I’m taking my girlfriend to see Now You See Me 2 tonight. She loved the first one and is beyond excited for the second. She’s the only person alive who wants to see this opening night. The first one was the definition of middling and did not call for a franchise. It’s the kind of movie you watch on TNT because it came on after Batman Begins and you can’t find the clicker. No one saw it and thought, “I may only be watching this because of my crippling laziness, but you know what? I’d dust the Dorito crumbs off me to pay $15 for a sequel.”
The movie isn’t great but it’s not offensively bad. But I do have one big problem with it: two of the villains in the first movie (and presumably, they’ll remain villains in Part 2) are played by Michael Caine and Morgan Freeman.
That’s right.
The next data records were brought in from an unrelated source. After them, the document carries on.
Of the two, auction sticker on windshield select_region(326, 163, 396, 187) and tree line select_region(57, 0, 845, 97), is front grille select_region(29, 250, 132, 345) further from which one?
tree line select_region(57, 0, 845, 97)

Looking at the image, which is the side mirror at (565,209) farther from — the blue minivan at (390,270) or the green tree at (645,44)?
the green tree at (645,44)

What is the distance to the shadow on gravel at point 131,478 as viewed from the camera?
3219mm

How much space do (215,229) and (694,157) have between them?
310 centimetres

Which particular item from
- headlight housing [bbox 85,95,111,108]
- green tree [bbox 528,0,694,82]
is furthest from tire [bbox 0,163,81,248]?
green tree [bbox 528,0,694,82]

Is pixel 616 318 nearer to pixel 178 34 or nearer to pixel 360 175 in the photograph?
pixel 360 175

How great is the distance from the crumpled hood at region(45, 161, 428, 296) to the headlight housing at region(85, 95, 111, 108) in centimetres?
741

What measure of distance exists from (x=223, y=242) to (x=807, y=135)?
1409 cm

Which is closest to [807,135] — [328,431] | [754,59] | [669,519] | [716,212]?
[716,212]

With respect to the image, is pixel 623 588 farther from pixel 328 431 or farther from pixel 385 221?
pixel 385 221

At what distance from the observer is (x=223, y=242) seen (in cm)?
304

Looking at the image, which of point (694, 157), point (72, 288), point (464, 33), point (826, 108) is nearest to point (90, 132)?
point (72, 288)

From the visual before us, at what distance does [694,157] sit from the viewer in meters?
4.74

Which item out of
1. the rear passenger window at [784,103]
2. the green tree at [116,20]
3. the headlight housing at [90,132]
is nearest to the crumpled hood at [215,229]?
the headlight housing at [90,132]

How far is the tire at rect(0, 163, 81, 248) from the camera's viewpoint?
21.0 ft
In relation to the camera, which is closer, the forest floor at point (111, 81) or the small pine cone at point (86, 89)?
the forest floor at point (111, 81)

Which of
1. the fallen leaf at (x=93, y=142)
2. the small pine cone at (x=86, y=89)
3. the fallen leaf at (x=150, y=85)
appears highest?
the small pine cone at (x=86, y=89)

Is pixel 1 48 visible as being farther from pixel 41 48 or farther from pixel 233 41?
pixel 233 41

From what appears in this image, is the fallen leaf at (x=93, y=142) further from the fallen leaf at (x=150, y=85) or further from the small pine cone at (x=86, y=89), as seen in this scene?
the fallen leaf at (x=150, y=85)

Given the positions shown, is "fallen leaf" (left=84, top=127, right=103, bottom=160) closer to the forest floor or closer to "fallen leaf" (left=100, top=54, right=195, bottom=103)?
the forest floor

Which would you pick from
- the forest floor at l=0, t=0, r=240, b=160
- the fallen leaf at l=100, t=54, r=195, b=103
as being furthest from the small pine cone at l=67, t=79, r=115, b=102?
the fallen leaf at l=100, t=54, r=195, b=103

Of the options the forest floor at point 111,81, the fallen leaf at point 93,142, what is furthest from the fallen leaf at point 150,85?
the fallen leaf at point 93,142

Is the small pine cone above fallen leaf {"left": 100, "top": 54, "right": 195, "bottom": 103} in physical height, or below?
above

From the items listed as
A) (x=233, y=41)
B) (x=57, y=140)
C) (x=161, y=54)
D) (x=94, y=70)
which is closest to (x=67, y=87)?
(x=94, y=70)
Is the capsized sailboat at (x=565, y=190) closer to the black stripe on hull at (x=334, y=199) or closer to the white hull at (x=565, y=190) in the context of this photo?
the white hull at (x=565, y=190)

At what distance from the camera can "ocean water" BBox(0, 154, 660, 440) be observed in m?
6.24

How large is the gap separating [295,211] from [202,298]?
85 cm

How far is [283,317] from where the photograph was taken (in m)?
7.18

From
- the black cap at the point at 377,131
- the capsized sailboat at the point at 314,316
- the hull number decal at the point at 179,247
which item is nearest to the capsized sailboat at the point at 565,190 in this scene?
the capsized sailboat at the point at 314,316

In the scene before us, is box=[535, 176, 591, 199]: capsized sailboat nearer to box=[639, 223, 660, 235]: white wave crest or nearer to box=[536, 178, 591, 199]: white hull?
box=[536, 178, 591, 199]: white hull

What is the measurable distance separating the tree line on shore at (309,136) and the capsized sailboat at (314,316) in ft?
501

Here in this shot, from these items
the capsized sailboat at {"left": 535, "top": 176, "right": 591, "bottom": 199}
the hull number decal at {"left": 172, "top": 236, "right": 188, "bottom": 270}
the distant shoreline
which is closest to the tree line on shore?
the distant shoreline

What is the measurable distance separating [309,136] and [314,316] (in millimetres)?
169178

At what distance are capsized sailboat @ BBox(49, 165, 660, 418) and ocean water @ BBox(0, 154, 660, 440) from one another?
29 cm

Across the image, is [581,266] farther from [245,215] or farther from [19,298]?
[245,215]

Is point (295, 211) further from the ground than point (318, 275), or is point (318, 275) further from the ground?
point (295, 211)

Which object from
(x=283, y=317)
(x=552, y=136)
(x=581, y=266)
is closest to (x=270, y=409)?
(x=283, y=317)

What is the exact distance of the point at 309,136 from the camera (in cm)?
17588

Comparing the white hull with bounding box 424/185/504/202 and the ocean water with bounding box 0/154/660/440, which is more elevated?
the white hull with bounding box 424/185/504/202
Two of the world’s most beloved actors were cast as bad guys. Alfred Pennyworth and Lucius Fox. Alfie and Nelson Mandela. If they ran a Freeman-Caine presidential ticket, they’d win in a landslide.
Do you realize what kind of heinous shit Morgan Freeman and Michael Caine would have to do to make me root against them in favor of Dave Franco? Off the top of my head: drown multiple puppies. It would have to be the opening scene. Freeman enters an abandoned warehouse to find Caine rolling his sleeves up, filling a metal tub with a hose.
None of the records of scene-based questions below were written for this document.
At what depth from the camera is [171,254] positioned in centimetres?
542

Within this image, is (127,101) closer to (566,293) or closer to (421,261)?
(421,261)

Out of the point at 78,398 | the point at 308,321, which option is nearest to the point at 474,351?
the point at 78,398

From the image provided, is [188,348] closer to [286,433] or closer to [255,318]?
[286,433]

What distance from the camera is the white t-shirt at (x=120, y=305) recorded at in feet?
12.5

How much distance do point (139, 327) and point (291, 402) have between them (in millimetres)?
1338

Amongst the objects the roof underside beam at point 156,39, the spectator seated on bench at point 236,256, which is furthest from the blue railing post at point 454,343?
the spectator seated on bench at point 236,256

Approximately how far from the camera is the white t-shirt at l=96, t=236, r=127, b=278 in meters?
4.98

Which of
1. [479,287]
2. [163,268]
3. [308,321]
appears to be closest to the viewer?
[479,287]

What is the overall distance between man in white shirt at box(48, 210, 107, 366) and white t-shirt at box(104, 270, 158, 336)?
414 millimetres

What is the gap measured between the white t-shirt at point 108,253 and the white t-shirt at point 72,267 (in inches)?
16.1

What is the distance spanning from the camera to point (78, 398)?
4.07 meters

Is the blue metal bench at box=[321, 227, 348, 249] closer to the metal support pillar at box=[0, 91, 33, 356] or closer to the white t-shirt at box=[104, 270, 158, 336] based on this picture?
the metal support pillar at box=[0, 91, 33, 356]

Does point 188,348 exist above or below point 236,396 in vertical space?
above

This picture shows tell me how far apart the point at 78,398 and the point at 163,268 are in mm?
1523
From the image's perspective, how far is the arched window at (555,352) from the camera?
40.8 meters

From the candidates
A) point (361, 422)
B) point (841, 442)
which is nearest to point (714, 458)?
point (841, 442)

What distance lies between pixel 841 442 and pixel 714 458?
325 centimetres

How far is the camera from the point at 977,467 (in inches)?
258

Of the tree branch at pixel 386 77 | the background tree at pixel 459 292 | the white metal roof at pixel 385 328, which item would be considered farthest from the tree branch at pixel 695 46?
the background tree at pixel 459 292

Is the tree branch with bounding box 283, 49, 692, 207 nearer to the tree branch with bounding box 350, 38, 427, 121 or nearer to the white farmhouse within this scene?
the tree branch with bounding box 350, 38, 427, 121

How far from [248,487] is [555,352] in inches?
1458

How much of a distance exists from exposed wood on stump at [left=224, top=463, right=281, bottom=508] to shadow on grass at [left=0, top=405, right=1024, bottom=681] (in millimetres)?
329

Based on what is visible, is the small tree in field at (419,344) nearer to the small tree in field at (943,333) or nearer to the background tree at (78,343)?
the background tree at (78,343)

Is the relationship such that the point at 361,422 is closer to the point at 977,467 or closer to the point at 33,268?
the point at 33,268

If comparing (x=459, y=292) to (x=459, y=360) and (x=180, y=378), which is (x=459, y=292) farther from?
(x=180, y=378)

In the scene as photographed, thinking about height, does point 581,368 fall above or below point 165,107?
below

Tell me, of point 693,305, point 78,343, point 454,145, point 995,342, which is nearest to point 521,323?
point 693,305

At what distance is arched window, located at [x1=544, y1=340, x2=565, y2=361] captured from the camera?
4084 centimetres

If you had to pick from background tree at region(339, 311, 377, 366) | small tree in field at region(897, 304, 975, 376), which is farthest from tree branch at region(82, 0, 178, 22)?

“‘Ello, Morgan. Care to drown dese lil buggahs with me for no reason other than to make people hate us?”
Freeman smirks, looks right at the camera and arches his eyebrow. “Why Michael…I thought you’d never ask. Toss me a beagle.”
And it would have to be multiple puppies, too. You can’t away with just one. We’d all try to rationalize it. “Well, the puppy probably had it coming, Morgan and Michael wouldn’t do that for no reason….oh wait they’re going for another. I guess they are bad.”
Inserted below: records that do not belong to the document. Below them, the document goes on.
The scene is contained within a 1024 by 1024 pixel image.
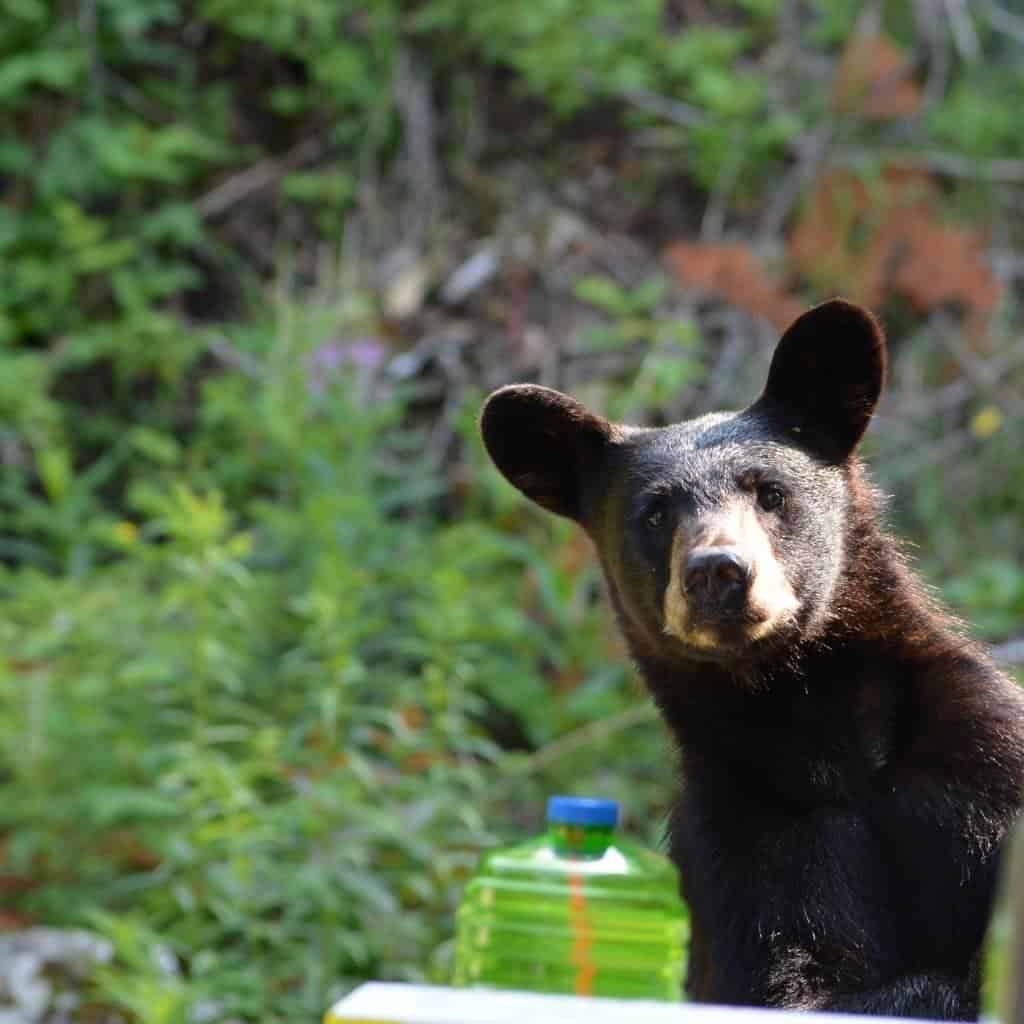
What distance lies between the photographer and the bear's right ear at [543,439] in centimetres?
374

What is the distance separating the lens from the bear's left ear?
3461 mm

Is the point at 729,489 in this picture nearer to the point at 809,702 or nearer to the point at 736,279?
the point at 809,702

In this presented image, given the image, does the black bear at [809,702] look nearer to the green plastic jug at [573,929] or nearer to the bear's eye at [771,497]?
the bear's eye at [771,497]

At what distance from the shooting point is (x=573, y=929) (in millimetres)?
3158

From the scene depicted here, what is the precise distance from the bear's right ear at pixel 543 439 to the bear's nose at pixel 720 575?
70 centimetres

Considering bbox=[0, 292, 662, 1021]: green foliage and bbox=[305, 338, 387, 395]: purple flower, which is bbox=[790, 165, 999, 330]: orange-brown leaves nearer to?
bbox=[0, 292, 662, 1021]: green foliage

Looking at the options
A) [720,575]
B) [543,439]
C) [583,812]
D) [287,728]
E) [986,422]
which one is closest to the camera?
[583,812]

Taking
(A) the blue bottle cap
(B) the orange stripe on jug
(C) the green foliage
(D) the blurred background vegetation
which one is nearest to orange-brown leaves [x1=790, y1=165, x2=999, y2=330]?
(D) the blurred background vegetation

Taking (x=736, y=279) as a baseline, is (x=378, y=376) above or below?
below

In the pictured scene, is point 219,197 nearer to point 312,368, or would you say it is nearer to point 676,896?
point 312,368

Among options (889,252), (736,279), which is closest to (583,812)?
(736,279)

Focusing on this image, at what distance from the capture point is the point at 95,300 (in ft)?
29.7

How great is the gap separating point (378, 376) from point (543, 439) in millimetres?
4597

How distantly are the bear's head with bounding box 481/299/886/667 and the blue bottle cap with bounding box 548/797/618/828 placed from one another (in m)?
0.68
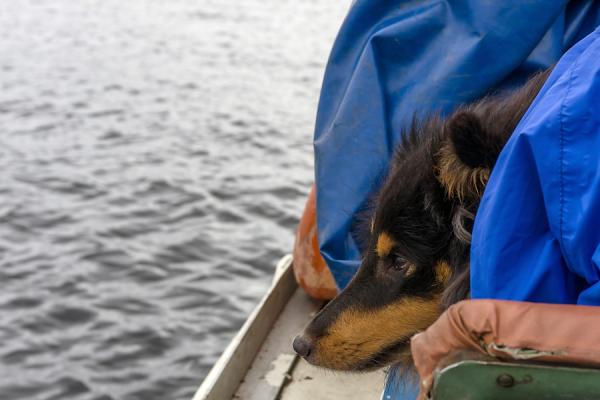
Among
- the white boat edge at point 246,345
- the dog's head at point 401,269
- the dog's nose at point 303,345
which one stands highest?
the dog's head at point 401,269

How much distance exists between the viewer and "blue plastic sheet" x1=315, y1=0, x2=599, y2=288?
3.24m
Or maybe you have them sell nuclear launch codes to an enemy of America. They walk out of a McDonald’s, Freeman’s on the phone while Caine giggles. “Hello, Kim Jong Un? It’s Morgan Freeman. Yes, that Morgan Freeman. Do me a favor and check your email, we’ve got a present for you….what’s that….okay, okay, I’ll say it…’get busy living of get busy dying…that’s goddamn right.’ Okay? Okay….bye.”
Or what about having Michael Caine walk into an empty room, saying, “‘Ello, Ah’m Michael Caine. Fuck the troops.” He clears his throat, a little unsure of himself but going through with it anyway. “That’s right. All American servicemen and women are dopes.” He looks off camera. “Do oy really have to say all dis? Can’t you just cast an actor who usually plays bad guys instead? Oy talked to John Malkovich last week and his August is wide open.”
Those are the depths they’ll need to sink to to make me hate these cherished national treasures.
Based on their strategy, here’s who I’m recommending as villains forNow You See Me 3:
- Tom Hanks
- Dave Coulier
- Betty White
- A hologram of beloved actor Jack Lemmon
- A golden retriever
Any of those would be less likable than Caine and Freeman. So stop this madness, people who made this marginally entertaining franchise that’s aggravated me way more than it should.